— START OF Rows —

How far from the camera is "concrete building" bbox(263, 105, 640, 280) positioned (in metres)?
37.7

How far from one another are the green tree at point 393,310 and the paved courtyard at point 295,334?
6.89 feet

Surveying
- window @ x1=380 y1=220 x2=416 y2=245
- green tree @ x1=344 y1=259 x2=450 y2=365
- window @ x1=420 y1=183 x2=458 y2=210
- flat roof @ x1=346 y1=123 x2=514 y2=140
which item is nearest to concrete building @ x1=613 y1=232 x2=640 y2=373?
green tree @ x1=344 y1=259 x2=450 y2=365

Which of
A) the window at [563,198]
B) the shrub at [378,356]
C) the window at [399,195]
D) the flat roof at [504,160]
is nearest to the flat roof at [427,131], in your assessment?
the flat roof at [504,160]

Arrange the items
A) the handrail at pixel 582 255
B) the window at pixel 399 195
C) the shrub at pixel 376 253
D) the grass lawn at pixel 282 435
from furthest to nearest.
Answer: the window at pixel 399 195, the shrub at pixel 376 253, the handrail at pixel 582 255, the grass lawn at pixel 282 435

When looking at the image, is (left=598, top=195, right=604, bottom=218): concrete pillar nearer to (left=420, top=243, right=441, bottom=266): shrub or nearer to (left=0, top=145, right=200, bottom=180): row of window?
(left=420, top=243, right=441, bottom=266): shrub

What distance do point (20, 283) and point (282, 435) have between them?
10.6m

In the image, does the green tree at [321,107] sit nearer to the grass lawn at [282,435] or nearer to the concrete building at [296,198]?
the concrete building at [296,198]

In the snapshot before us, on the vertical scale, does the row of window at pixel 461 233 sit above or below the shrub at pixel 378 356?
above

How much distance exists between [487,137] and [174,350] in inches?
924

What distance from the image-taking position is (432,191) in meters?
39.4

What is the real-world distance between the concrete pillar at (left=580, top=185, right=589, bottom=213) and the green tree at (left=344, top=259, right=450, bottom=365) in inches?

— END OF Rows —

■ **Written instruction**: All of the entries above must be quoted exactly.

■ **Solved problem**:
How far from the camera is "concrete building" bbox(263, 105, 640, 280) positioned (in metres)?
37.7

How far from one another are the green tree at point 393,310 and the paved courtyard at point 295,334?
6.89 feet

Surveying
- window @ x1=380 y1=220 x2=416 y2=245
- green tree @ x1=344 y1=259 x2=450 y2=365
- window @ x1=420 y1=183 x2=458 y2=210
- flat roof @ x1=346 y1=123 x2=514 y2=140
which item is nearest to concrete building @ x1=613 y1=232 x2=640 y2=373?
green tree @ x1=344 y1=259 x2=450 y2=365

Which of
A) the window at [563,198]
B) the shrub at [378,356]
C) the window at [399,195]
D) the flat roof at [504,160]
is nearest to the flat roof at [427,131], in your assessment?
the flat roof at [504,160]

Arrange the items
A) the handrail at pixel 582 255
B) the window at pixel 399 195
C) the shrub at pixel 376 253
D) the grass lawn at pixel 282 435
from furthest to nearest.
Answer: the window at pixel 399 195, the shrub at pixel 376 253, the handrail at pixel 582 255, the grass lawn at pixel 282 435

When looking at the image, is (left=598, top=195, right=604, bottom=218): concrete pillar nearer to (left=420, top=243, right=441, bottom=266): shrub or nearer to (left=0, top=145, right=200, bottom=180): row of window?
(left=420, top=243, right=441, bottom=266): shrub

What distance do point (20, 283) and point (282, 435) have between them?
10.6m

In the image, does the green tree at [321,107] sit nearer to the grass lawn at [282,435] or nearer to the concrete building at [296,198]?
the concrete building at [296,198]

In the snapshot before us, on the vertical scale, does the row of window at pixel 461 233 sit above or below the shrub at pixel 378 356?
above

How much distance exists between [487,137] and [174,350] in inches?
924

What distance from the image-taking position is (432,191) in meters?
39.4

What is the real-world distance between the concrete pillar at (left=580, top=185, right=589, bottom=213) and the green tree at (left=344, top=259, right=450, bottom=365) in inches?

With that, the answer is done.